History
Caxton in 1476 travelled to Westminster from Bruges, where he had been running a successful printing business. He wanted to practice his new printing skills in his native country. He had perhaps learned printing technology in Cologne. The first book Caxton printed with a date was Dictes and Sayings of the Philosophers, although it is not usually regarded as the first book he had printed in England.
The translation of Dictes and Sayings of the Philosophers from French to English was by Anthony Woodville, 2nd Earl Rivers, who did the translation on a voyage to the shrine of Santiago de Compostella. In 1473 the knight Lewis de Bretaylle had lent him a French manuscript, Les ditz moraulx des philosophes by Jehan or Guillaume de Thionville, whose turn-of-the-fifteenth-century French translation of a Latin work has a lineage that derives from an Arabic text.

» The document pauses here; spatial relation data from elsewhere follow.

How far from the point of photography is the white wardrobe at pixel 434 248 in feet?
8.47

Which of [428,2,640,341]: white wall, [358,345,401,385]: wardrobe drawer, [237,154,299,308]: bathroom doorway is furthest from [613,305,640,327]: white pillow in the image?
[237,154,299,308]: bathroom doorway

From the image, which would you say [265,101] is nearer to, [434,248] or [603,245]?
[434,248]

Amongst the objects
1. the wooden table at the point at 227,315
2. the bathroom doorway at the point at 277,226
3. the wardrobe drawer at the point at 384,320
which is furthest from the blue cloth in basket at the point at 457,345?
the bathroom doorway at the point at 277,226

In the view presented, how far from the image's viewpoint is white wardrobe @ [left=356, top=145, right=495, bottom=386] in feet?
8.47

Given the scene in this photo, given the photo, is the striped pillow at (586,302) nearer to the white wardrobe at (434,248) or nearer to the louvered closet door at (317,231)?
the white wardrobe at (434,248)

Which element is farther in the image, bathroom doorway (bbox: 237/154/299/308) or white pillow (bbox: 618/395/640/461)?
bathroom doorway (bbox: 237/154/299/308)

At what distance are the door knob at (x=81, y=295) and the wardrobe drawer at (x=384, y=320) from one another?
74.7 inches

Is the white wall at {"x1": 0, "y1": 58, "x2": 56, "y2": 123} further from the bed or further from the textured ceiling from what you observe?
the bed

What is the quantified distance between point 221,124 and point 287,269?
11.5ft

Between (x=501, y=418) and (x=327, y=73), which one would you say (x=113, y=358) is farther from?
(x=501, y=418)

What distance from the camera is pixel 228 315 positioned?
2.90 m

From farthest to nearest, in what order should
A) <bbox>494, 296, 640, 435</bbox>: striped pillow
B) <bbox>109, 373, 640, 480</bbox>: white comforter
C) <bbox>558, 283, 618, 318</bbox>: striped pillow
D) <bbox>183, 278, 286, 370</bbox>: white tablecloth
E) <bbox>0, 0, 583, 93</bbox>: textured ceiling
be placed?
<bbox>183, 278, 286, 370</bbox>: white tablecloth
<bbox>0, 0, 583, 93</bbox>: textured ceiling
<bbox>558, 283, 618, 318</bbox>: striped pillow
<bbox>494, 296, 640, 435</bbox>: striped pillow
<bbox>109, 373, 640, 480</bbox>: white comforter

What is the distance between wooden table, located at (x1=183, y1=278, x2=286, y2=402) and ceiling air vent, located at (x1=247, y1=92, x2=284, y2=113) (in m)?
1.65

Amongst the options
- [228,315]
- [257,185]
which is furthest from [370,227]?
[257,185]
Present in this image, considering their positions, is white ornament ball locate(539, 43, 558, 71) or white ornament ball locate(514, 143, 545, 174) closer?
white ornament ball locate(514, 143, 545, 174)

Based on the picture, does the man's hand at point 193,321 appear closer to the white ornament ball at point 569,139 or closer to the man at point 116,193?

The Arabic, Mukhtar al-hikam wa mahasin al-kalim ("Choice Maxims and Finest Sayings") was written toward the middle of the eleventh century by al-Mubashshir ibn Fatiq, an Egyptian emir.
When Woodville finished with his translation from French to English he handed the manuscript to Caxton for proofreading. Caxton revised the translation and added an epilogue. He pointed out that Woodville had omitted the remarks of Socrates concerning women. A chapter was then edited back in called "Touching Women".